Chelation – we did one round before discontinuing upon advisement from a number of lead and metal specialists out of Albert Einstein College of Medicine.

Detox Foot pads – Pads that supposedly draw toxins from the body while she slept.  No noticeable change after several months.

Brushing Therapy – Emma became very hyper as a result of brushing therapy and after her sleep became disrupted we discontinued.

Auditory Integration Therapy – while this therapy did not seem to adversely effect her, it did not appear to help either.  We discontinued after a few years when she began objecting to it.

Hyperbaric Chamber – We did not do more than 10 sessions.  So I cannot comment on whether this may have helped or not.  We discontinued because we were starting the stem cell therapy and wanted to do one over the other.

ABA (Applied Behavioral Analysis) – 40 hours per week – we discontinued after two years when Emma began regressing.
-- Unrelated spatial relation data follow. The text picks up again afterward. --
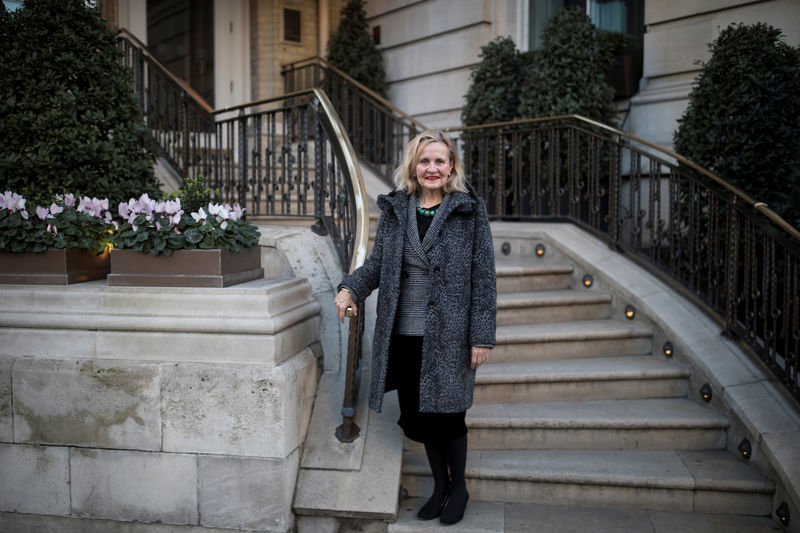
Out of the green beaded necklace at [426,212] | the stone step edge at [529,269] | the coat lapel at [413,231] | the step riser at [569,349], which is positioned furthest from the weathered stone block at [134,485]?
the stone step edge at [529,269]

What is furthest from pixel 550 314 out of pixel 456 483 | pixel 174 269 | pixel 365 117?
pixel 365 117

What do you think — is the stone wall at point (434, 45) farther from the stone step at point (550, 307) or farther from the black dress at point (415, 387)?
the black dress at point (415, 387)

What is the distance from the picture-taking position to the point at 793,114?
16.4 feet

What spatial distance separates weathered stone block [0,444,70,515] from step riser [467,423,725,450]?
6.82 feet

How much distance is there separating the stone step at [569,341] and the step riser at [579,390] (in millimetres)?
357

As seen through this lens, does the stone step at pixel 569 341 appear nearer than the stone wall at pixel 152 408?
No

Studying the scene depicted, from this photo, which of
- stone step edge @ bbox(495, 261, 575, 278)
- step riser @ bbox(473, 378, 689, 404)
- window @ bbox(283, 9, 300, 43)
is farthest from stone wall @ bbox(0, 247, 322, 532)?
window @ bbox(283, 9, 300, 43)

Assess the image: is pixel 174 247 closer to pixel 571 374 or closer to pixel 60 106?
pixel 60 106

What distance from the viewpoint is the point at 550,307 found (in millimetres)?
5051

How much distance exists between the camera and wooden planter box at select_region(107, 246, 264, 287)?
3258 millimetres

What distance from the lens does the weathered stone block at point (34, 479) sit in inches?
127

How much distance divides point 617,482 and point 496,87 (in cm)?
517

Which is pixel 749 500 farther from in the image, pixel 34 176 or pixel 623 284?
pixel 34 176

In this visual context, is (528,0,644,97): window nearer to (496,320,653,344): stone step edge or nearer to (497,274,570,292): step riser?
(497,274,570,292): step riser
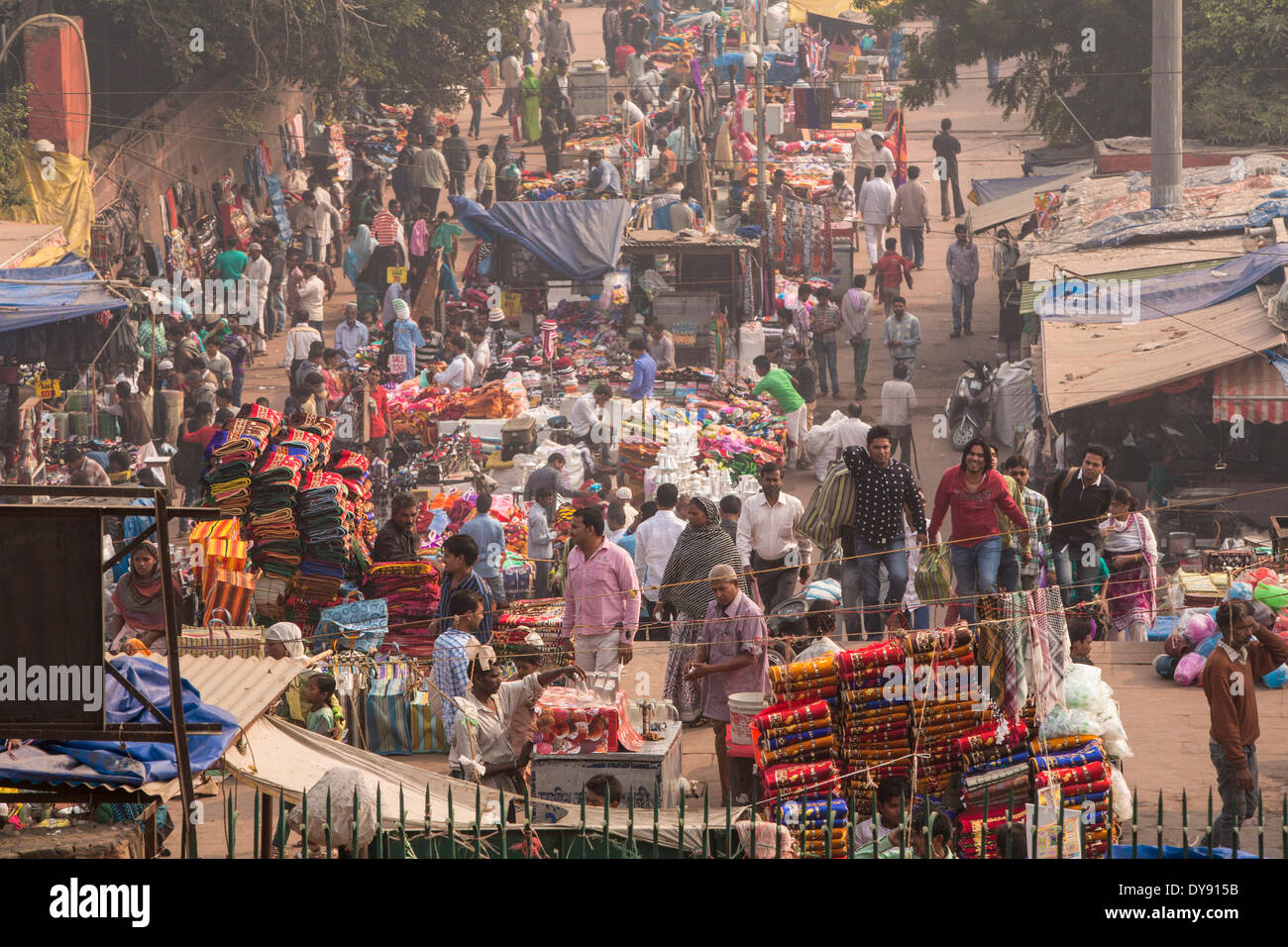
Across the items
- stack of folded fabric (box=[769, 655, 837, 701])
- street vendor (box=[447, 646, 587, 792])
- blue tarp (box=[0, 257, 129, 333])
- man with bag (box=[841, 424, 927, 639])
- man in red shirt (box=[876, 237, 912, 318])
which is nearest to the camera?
stack of folded fabric (box=[769, 655, 837, 701])

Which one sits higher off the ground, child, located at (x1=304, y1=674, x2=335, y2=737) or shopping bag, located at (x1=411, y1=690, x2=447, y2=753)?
child, located at (x1=304, y1=674, x2=335, y2=737)

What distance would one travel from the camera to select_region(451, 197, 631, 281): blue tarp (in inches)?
773

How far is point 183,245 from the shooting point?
22578mm

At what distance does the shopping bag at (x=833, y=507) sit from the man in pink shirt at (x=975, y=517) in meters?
0.53

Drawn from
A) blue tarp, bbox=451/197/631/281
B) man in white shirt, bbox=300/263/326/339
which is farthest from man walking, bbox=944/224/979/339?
man in white shirt, bbox=300/263/326/339

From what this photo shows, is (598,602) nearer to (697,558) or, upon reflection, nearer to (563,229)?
(697,558)

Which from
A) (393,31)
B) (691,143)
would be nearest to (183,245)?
(393,31)

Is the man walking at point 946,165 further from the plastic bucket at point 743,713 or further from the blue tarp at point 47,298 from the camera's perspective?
the plastic bucket at point 743,713

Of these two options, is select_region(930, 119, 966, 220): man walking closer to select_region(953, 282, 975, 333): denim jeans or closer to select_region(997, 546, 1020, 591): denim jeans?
select_region(953, 282, 975, 333): denim jeans

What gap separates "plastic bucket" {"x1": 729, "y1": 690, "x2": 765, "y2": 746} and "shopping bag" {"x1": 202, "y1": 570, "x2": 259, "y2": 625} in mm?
3833

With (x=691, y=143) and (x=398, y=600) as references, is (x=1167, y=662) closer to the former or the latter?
(x=398, y=600)

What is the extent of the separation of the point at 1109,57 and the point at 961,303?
16.5 ft

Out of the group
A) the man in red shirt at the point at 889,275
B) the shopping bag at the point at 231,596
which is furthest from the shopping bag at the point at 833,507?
the man in red shirt at the point at 889,275

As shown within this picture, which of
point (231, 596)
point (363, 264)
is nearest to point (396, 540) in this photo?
point (231, 596)
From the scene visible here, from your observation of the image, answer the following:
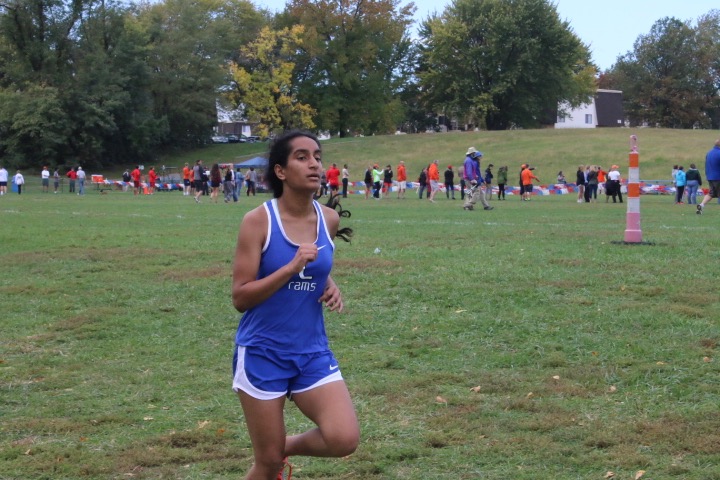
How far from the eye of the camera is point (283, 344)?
4.23m

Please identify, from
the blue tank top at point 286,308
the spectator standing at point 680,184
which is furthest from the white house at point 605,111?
the blue tank top at point 286,308

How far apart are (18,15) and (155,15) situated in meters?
19.3

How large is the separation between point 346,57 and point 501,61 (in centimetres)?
1471

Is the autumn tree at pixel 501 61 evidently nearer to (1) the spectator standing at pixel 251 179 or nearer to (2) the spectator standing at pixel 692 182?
(1) the spectator standing at pixel 251 179

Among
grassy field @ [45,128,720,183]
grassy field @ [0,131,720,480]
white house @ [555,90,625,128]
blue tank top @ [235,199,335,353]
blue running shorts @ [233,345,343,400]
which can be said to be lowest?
grassy field @ [0,131,720,480]

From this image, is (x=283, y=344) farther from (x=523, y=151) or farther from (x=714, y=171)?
(x=523, y=151)

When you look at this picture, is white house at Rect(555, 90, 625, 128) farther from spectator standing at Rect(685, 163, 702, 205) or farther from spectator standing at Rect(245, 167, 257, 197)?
spectator standing at Rect(685, 163, 702, 205)

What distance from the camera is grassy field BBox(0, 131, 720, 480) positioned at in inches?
213

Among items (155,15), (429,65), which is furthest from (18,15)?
(429,65)

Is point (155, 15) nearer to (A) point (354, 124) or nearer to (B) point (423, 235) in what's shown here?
(A) point (354, 124)

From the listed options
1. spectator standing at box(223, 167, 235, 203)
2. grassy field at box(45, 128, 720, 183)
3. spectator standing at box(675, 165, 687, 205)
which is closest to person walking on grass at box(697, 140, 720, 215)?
spectator standing at box(675, 165, 687, 205)

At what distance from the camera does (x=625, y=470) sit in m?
5.03

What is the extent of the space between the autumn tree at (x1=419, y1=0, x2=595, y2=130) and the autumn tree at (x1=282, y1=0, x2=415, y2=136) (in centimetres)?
486

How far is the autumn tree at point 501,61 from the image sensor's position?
3374 inches
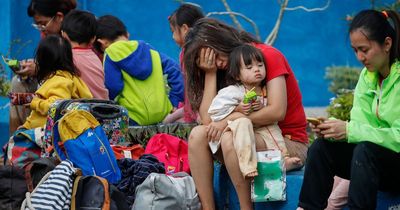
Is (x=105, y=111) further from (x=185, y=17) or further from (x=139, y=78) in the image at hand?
(x=185, y=17)

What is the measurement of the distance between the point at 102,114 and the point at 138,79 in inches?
38.5

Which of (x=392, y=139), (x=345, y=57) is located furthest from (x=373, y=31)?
(x=345, y=57)

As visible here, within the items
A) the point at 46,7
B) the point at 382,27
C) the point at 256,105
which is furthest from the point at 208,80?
the point at 46,7

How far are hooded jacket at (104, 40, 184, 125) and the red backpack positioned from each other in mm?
826

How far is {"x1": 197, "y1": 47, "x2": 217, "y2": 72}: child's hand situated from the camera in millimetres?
5855

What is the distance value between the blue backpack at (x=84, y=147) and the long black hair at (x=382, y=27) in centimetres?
184

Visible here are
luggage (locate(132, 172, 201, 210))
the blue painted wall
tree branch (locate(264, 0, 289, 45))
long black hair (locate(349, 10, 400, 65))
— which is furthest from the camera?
the blue painted wall

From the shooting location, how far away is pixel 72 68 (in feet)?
22.5

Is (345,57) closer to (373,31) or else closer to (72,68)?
(72,68)

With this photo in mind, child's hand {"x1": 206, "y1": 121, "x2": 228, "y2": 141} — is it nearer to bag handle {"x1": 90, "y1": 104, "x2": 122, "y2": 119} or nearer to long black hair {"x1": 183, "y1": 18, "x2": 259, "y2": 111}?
long black hair {"x1": 183, "y1": 18, "x2": 259, "y2": 111}

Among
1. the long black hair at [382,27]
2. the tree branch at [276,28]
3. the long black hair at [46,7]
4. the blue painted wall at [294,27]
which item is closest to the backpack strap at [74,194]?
the long black hair at [382,27]

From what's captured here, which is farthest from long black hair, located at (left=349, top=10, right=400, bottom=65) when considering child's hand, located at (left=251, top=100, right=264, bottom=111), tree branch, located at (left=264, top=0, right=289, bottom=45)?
tree branch, located at (left=264, top=0, right=289, bottom=45)

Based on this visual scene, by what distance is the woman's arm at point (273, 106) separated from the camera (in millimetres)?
5582

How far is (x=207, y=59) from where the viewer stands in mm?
5863
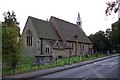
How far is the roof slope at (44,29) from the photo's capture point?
72625 millimetres

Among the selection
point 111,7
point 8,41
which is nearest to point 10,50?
point 8,41

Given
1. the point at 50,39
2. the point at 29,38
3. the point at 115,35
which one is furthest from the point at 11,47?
the point at 115,35

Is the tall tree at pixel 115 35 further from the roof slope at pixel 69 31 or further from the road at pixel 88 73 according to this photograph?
the roof slope at pixel 69 31

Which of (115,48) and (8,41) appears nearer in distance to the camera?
(8,41)

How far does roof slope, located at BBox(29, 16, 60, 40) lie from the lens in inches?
2859

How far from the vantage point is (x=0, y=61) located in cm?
3073

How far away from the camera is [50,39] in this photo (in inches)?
2938

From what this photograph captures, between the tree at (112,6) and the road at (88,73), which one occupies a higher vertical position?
the tree at (112,6)

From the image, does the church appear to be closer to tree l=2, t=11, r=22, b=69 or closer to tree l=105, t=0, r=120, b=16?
tree l=2, t=11, r=22, b=69

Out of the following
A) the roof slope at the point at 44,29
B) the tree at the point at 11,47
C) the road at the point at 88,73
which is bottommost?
the road at the point at 88,73

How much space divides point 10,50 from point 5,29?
7.77 ft

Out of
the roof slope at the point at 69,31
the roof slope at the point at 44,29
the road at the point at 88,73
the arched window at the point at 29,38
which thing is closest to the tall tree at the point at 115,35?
the road at the point at 88,73

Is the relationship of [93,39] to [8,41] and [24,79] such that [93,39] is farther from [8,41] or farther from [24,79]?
[24,79]

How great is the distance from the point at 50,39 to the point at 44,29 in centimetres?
353
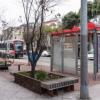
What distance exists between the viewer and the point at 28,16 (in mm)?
11531

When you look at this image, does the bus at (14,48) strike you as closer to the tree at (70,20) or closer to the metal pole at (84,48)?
the tree at (70,20)

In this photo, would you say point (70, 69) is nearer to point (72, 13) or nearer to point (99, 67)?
point (99, 67)

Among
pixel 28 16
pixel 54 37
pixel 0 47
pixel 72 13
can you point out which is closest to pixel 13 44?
pixel 0 47

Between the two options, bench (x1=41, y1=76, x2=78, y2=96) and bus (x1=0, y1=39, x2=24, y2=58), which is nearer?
bench (x1=41, y1=76, x2=78, y2=96)

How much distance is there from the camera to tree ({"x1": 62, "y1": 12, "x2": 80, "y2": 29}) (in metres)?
45.1

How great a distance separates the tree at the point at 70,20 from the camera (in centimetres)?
4511

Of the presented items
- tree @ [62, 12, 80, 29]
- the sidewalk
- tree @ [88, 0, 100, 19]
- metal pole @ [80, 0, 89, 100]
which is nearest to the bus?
tree @ [62, 12, 80, 29]

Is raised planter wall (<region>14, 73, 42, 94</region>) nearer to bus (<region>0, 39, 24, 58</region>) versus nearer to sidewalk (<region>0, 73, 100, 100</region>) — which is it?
sidewalk (<region>0, 73, 100, 100</region>)

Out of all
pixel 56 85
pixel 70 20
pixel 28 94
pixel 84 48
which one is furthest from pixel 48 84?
pixel 70 20

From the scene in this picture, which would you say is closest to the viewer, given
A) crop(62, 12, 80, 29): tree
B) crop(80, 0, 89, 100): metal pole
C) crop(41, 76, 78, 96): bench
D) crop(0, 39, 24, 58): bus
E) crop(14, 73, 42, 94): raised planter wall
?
crop(80, 0, 89, 100): metal pole

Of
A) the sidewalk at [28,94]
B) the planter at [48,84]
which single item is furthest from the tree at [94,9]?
the planter at [48,84]

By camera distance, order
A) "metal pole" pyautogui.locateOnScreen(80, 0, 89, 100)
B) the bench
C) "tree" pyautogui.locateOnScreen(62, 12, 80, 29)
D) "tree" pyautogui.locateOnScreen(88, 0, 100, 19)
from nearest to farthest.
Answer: "metal pole" pyautogui.locateOnScreen(80, 0, 89, 100)
the bench
"tree" pyautogui.locateOnScreen(88, 0, 100, 19)
"tree" pyautogui.locateOnScreen(62, 12, 80, 29)

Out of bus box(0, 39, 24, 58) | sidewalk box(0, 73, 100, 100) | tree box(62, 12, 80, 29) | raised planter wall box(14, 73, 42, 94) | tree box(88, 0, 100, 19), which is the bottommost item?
sidewalk box(0, 73, 100, 100)

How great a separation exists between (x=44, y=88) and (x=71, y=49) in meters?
4.88
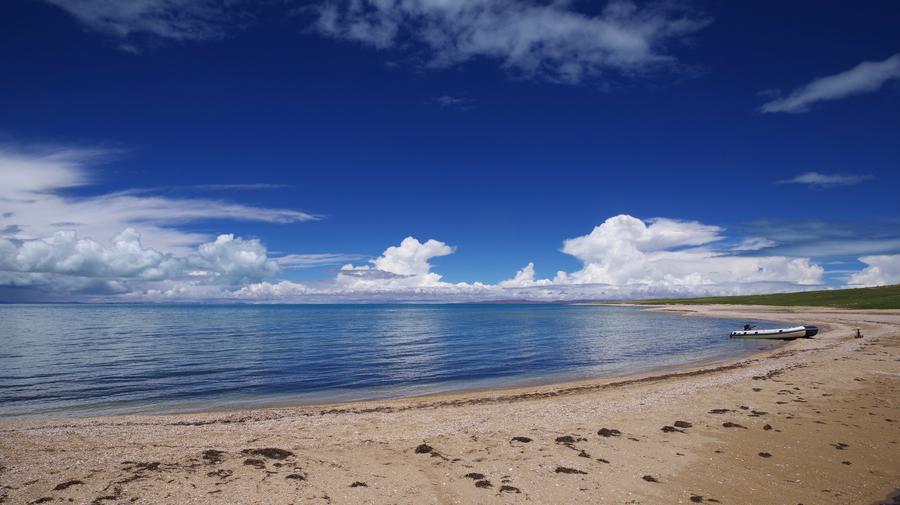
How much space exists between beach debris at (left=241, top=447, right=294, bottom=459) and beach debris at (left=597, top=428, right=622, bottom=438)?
10812mm

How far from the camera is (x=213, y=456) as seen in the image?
1452 centimetres

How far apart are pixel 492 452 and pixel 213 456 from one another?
8.75 m

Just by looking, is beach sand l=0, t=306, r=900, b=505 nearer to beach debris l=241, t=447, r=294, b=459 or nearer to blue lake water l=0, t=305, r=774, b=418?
beach debris l=241, t=447, r=294, b=459

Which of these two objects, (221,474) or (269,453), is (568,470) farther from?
(221,474)

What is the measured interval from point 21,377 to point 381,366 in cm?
2592

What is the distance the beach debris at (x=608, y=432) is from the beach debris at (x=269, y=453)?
1081 cm

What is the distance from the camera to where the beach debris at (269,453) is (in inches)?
577

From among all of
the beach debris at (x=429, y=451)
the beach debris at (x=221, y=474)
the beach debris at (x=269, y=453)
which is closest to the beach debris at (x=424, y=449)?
the beach debris at (x=429, y=451)

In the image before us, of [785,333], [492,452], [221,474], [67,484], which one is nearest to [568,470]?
[492,452]

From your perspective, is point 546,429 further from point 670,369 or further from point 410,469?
point 670,369

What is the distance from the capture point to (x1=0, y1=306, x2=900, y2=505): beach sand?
11891mm

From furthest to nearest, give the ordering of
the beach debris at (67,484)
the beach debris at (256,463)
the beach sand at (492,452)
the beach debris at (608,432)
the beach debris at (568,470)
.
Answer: the beach debris at (608,432), the beach debris at (256,463), the beach debris at (568,470), the beach sand at (492,452), the beach debris at (67,484)

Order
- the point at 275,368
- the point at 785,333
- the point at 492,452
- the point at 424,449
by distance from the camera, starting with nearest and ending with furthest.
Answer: the point at 492,452 < the point at 424,449 < the point at 275,368 < the point at 785,333

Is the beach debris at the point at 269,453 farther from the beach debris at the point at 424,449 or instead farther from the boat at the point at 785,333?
the boat at the point at 785,333
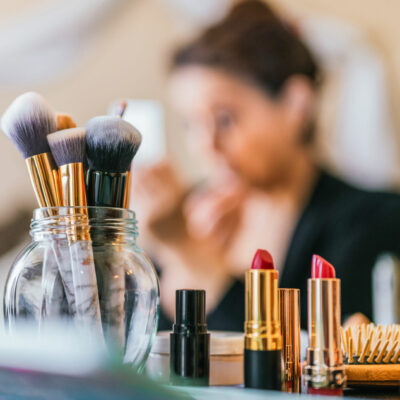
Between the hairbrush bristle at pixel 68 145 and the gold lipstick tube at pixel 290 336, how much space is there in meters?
0.12

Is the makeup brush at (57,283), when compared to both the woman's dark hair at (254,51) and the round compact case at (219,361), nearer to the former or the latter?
the round compact case at (219,361)

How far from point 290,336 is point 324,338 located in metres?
0.03

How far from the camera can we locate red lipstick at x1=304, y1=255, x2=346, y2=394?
0.27m

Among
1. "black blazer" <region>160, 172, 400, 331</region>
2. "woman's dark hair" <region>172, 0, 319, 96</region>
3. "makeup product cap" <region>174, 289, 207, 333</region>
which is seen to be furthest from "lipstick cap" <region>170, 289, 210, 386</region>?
"woman's dark hair" <region>172, 0, 319, 96</region>

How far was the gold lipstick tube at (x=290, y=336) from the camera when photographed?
0.30 metres

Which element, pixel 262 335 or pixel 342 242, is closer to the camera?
pixel 262 335

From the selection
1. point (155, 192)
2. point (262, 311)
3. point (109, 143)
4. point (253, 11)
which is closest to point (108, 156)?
point (109, 143)

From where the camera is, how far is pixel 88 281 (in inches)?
10.6

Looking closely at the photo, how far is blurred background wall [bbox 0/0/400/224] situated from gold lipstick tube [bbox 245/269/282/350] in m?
0.71

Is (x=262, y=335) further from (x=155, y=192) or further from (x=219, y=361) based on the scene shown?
(x=155, y=192)

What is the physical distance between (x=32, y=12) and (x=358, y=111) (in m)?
0.57

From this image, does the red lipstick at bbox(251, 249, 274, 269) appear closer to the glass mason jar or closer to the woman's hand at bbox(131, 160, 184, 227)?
the glass mason jar

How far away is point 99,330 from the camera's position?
0.27 meters

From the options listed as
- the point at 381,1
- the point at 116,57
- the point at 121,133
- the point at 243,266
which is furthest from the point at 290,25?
the point at 121,133
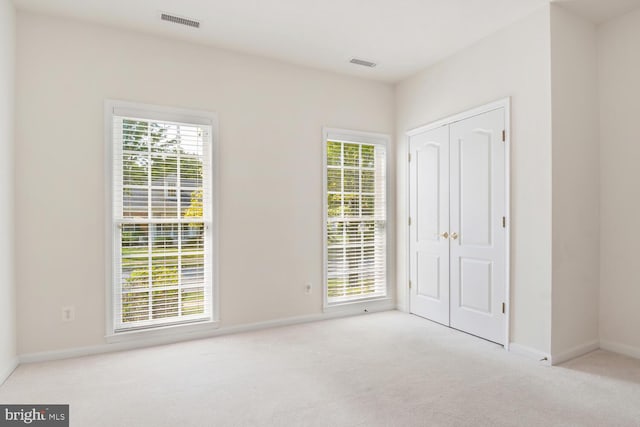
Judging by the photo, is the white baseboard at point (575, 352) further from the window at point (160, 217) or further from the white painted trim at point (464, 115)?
the window at point (160, 217)

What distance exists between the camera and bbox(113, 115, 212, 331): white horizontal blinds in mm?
3373

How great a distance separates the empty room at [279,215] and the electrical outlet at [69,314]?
0.06 ft

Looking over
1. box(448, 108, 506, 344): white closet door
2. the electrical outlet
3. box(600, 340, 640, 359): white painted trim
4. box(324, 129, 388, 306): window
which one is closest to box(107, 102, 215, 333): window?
the electrical outlet

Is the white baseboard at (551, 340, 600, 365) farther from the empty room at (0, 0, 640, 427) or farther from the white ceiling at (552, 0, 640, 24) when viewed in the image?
the white ceiling at (552, 0, 640, 24)

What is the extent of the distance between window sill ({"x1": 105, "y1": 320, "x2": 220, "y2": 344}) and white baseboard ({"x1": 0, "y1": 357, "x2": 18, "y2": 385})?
2.11 ft

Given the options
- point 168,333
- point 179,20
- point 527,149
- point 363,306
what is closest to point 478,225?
point 527,149

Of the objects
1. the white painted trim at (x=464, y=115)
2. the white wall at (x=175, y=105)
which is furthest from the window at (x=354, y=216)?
the white painted trim at (x=464, y=115)

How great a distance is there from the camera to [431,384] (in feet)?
8.66

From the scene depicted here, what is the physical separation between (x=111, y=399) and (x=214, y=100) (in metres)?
2.79

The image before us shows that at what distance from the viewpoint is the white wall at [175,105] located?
3.09 metres

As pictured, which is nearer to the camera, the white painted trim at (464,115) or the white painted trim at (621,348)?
the white painted trim at (621,348)

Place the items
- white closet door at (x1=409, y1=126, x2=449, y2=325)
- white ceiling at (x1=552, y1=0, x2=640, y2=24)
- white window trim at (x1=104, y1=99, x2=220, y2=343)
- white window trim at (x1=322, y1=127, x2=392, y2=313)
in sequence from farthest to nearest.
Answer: white window trim at (x1=322, y1=127, x2=392, y2=313)
white closet door at (x1=409, y1=126, x2=449, y2=325)
white window trim at (x1=104, y1=99, x2=220, y2=343)
white ceiling at (x1=552, y1=0, x2=640, y2=24)

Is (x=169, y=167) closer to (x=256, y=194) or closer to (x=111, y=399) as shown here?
(x=256, y=194)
Stanley Greenspan’s Floortime Therapy – We continue to use Stanley’s DIR methods.  Emma has made noticeable improvements in language – both receptive and expressive – as well as shows a real interest in initiating play with others, both adults and peers, as well as a huge uptick in imaginary play as a result.

Stem Cell Therapy – The Institute for Cellular Medicine – Costa Rica

We took our daughter Emma for her first bout of stem cell treatments with the hope that they might help her autism in March, 2010.  The Institute for Cellular Medicine was introduced to us by Emma’s neuroscientist in New York City.  This treatment is in it’s infancy, they have only treated about 100 autistic children, but are seeing promising results.  The stem cells were harvested from umbilical cord blood and mixed with her own blood serum..  They then injected this mixture intrathecally and intravenously on Tuesday and again on Thursday.  She was sedated for all procedures.  Emma had a bad reaction to the first round, evidently fluid leaked from her spinal cord causing blinding headaches and vomiting.  We were able to calm her with pain medication and by Wednesday evening she felt much, much better.  We decided to go ahead with Thursdays treatment and had them sedate her after the procedure to ensure that she lie flat and thus lessen the likelihood of seepage from her spine.  She was also given a drug to reduce nausea.  She rested in the hospital with us by her side for almost four hours.  We have been told that we should not expect to see any significant change for a month or two.  We will be returning to Costa Rica for round two in August.